Ethylferrocene
- Names: Preferred IUPAC name Ethylferrocene

Identifiers
- CAS Number: 1273-89-8;
- 3D model (JSmol): Interactive image;
- ChemSpider: 24767649;
- ECHA InfoCard: 100.013.688
- PubChem CID: 16213263;
- CompTox Dashboard (EPA): DTXSID60925841 ;

Properties
- Chemical formula: C_{12}H_{14}Fe
- Molar mass: 214.089 g·mol^{−1}
- Appearance: Dark brown oil
- Density: 1.256 g/mL
- Melting point: 81 to 86 °C (178 to 187 °F; 354 to 359 K)
- Boiling point: 264 °C (507 °F; 537 K)

= Ethylferrocene =

Ethylferrocene is an organoiron compound with the formula Fe(C5H5)C5H4C2H5). It is a derivative of ferrocene containing an ethyl group on one of the two cyclopentadienyl rings. Relative to the properties of ferrocene, its melting point is lower and its solubility of the compound in hydrocarbon solvents is improved.

----------------

Copy out the ethylferrocene text word for word, starting at "- Boiling point: 264" and ending at "solvents is improved.".

Stored data entries
----------------

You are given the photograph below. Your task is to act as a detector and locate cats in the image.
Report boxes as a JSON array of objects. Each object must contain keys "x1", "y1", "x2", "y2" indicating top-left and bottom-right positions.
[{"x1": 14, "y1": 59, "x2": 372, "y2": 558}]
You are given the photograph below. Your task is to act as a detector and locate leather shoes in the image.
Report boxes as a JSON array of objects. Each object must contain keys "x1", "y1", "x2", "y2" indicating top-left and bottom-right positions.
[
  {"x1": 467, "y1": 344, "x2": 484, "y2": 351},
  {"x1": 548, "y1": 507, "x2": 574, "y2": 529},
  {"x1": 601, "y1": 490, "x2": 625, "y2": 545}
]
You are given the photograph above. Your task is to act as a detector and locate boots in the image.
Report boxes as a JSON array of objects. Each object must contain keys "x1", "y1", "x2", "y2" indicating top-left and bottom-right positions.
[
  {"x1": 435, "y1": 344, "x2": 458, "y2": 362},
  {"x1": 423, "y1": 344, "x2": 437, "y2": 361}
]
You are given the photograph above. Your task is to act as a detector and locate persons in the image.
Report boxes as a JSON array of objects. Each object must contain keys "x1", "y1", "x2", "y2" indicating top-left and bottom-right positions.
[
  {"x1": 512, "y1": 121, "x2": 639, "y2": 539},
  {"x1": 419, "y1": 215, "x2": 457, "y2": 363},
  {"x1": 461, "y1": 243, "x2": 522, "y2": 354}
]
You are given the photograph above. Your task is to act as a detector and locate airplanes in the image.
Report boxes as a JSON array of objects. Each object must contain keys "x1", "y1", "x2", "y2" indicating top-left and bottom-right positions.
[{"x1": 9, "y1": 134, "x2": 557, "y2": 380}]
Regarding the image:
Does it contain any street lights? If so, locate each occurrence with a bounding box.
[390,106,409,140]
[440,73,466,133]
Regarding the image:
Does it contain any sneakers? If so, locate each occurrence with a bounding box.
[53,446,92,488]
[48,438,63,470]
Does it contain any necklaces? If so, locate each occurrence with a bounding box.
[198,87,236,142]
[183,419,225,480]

----------------

Task output:
- Boiling point: 264 °C (507 °F; 537 K)

= Ethylferrocene =

Ethylferrocene is an organoiron compound with the formula Fe(C5H5)C5H4C2H5). It is a derivative of ferrocene containing an ethyl group on one of the two cyclopentadienyl rings. Relative to the properties of ferrocene, its melting point is lower and its solubility of the compound in hydrocarbon solvents is improved.